[edit]
DCoT: Dual Chain-of-Thought Prompting for Large Multimodal Models
Proceedings of the 16th Asian Conference on Machine Learning, PMLR 260:1064-1079, 2025.
Abstract
Inference augmentation techniques such as Chain-of-Thought have already made their mark in Large Language Models (LLMs). However, transferring these advances to Large Multimodal Models (LMMs) presents greater challenges. Drawing inspiration from human cognitive processes, this paper proposes a plug-and-play Dual Chain-of-Thought strategy, a novel pipeline that combines visual and textual guidance to improve the performance of LMMs in complex multimodal tasks. The DCoT strategy uses a dual guidance mechanism to use bounding box markers to guide the model’s attention to the image region related to the query problem in the visual aspect, so as to achieve fine-grained image guidance, and in the text aspect, we propose a Fast In-Context Retrieval Framework (FICRF) dynamically and automatically obtains the most suitable examples from the well-built demonstration example cluster as context guidance according to the current problem. This bimodal approach that utilizes visual and textual guidance enhances the inference capabilities of LMMs.
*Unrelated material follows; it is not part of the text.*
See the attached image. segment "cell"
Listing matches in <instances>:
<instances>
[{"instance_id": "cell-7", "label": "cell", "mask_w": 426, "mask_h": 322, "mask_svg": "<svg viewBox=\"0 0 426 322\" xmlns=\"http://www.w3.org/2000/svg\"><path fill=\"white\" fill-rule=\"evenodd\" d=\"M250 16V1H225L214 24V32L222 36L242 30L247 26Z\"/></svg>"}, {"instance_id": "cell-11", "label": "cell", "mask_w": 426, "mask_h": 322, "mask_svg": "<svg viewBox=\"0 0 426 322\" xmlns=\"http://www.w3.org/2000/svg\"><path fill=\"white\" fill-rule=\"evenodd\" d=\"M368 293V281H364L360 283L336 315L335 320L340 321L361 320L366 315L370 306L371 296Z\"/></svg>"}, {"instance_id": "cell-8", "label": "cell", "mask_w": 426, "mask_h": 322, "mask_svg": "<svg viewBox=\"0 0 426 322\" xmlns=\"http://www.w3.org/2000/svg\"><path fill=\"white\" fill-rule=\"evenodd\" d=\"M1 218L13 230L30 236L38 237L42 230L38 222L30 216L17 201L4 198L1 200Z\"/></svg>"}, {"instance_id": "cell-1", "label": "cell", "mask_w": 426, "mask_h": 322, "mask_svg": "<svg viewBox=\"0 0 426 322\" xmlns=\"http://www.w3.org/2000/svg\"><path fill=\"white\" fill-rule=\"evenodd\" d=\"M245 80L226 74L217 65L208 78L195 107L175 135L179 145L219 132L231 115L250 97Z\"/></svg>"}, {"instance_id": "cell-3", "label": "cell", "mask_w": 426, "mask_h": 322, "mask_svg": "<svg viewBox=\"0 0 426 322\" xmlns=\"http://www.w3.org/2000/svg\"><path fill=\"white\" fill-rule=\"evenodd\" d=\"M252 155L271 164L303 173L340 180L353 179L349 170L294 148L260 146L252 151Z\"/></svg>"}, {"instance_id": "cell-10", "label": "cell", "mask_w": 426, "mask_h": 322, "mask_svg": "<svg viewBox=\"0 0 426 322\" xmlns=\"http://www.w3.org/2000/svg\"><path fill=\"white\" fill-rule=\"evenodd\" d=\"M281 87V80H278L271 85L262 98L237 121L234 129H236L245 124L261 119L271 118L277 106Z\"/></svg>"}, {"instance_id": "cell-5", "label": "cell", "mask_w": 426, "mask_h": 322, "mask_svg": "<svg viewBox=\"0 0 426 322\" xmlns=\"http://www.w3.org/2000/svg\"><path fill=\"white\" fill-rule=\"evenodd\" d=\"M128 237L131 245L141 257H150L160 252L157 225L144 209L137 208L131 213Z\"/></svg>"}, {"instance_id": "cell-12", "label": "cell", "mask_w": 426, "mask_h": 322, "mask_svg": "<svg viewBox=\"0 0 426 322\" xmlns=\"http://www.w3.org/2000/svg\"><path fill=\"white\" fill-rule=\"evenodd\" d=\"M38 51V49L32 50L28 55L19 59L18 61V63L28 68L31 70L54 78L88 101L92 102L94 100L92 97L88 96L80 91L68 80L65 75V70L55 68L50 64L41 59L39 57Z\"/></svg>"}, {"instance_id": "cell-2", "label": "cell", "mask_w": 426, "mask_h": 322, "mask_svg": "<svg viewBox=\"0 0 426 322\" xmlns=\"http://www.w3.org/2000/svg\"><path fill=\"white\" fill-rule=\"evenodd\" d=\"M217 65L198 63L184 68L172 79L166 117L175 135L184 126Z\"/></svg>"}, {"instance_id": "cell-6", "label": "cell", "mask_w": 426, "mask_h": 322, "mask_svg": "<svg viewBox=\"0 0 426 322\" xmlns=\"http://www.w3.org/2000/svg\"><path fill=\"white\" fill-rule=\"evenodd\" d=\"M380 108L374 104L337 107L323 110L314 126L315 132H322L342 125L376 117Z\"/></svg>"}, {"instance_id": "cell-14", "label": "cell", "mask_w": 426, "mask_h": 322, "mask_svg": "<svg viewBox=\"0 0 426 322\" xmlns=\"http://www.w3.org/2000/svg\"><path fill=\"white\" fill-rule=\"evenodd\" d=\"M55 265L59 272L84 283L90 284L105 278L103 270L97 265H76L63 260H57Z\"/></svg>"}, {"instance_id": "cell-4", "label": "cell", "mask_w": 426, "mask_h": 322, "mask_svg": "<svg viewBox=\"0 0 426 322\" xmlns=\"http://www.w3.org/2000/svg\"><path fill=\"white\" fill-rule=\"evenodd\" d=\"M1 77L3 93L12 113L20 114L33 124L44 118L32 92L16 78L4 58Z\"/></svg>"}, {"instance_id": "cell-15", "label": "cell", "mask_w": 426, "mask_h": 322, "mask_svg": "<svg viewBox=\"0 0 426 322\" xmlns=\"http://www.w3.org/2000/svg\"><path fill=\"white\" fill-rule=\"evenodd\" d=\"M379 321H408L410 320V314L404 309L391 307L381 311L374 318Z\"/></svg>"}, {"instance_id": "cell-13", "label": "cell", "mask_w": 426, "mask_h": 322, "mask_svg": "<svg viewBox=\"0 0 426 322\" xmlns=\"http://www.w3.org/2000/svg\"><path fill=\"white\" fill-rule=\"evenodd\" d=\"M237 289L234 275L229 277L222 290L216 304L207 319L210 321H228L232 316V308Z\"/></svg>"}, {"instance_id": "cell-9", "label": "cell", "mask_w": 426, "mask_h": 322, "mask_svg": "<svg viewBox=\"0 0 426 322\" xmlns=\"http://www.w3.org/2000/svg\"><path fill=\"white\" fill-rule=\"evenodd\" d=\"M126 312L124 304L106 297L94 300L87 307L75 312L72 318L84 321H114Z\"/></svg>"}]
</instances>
Extensive experiments on different LMMs and benchmark datasets have validated its effectiveness, opening up a new path in multimodal inference. Showcasing how the synergistic combination of visual and textual instructions can take the performance of these models to new heights, while demonstrating the potential of Chain-of-Thought and In-Context Learning as a superior alternative to the fine-tuning of LMMs.